Police arrested the outlet’s billionaire founder, Jimmy Lai, on Monday morning and swarmed Apple Daily's Tseung Kwan O office. Lai, 71, is a leading pro-democracy figure and frequent critic of the Chinese and Hong Kong governments.
On Tuesday, scores of Hong Kongers bought large quantities of the newspaper in a huge show of support.
According to Hong Kong public broadcaster RTHK, dozens of people lined up as early as 2 a.m. in order to snag a copy of the paper, which featured a full-page photo of Lai being led through the Apple Daily office along with the headline: “Apple Daily must fight on.”
One woman told RTHK that the police raid on the Apple Daily building and Lai’s arrest “interfered with press freedom brutally.”
Pro-democracy activist Joshua Wong posted a photo of himself holding a copy of the paper along with the hashtag #supportappledaily.

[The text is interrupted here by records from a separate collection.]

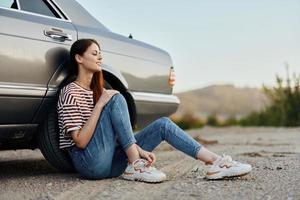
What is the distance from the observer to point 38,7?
13.6 ft

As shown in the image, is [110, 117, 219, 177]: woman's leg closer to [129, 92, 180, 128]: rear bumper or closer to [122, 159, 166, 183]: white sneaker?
[122, 159, 166, 183]: white sneaker

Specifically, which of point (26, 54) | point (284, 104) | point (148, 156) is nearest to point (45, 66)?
point (26, 54)

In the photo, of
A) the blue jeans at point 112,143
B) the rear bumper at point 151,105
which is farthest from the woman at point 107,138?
the rear bumper at point 151,105

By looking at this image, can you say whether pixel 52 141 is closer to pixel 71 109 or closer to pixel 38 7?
pixel 71 109

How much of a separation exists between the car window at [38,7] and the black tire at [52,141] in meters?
0.73

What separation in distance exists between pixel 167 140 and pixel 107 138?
0.43 metres

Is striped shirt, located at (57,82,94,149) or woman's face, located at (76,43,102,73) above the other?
woman's face, located at (76,43,102,73)

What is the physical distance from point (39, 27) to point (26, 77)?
0.38 m

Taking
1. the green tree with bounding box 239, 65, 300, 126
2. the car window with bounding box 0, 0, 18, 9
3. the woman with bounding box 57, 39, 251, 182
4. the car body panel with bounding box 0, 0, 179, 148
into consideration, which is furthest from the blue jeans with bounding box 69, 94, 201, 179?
the green tree with bounding box 239, 65, 300, 126

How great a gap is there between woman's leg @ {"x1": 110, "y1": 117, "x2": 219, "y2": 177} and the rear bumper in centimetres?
72

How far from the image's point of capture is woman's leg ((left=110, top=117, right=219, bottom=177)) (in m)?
3.87

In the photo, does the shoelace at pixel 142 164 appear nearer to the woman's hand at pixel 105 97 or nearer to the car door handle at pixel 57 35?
the woman's hand at pixel 105 97

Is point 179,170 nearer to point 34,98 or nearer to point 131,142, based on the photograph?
point 131,142

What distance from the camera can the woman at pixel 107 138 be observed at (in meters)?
3.77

A news seller in Admiralty told RTHK that buyers snapped up thousands of copies of Apple Daily on Tuesday while other newspapers remained untouched.
A young woman told RTHK that buying the newspaper was a form of protest against the government as it continues to crack down on press freedom.
“It’s a way to tell the Chinese Communist Party government that we’re not afraid of you,” she told RTHK. “I don’t know what I can do, but the simplest thing is that I can buy some newspaper.”
Apple Daily says it printed 200,000 extra copies of its newspaper in anticipation of high demand and thanked its readers for continued support.
The outlet reported that a batch of 190 newspapers arrived at a newspaper stand on Argyle Street at 2 a.m. and by 2:35 a.m. they were all sold out.
Twitter users reported that copies of the newspaper were bought out and distributed for free across the city.
Reporters from Apple Daily live-streamed the police raid of its newsroom to Facebook on Monday. The video has since garnered thousands of comments and reactions.
The Hong Kong Police Force defended its actions, saying that it had obtained a search warrant “to gather evidence for offenses related to National Security Law.”
Lai is considered to be the most high-profile person arrested in connection with the city’s new national security law. He is the founder of several successful businesses in Hong Kong and in 2008, Forbes reported that he was worth $1.2 billion.
The controversial law bans the promotion of secession, subversion and foreign interference, and threatens a maximum sentence of life imprisonment. It has already been used to arrest dozens of pro-democracy activists in Hong Kong over the last month.
According to the Financial Times, shares in Lai’s media company Next Digital nearly tripled following his arrest, jumping by as much as 344 percent.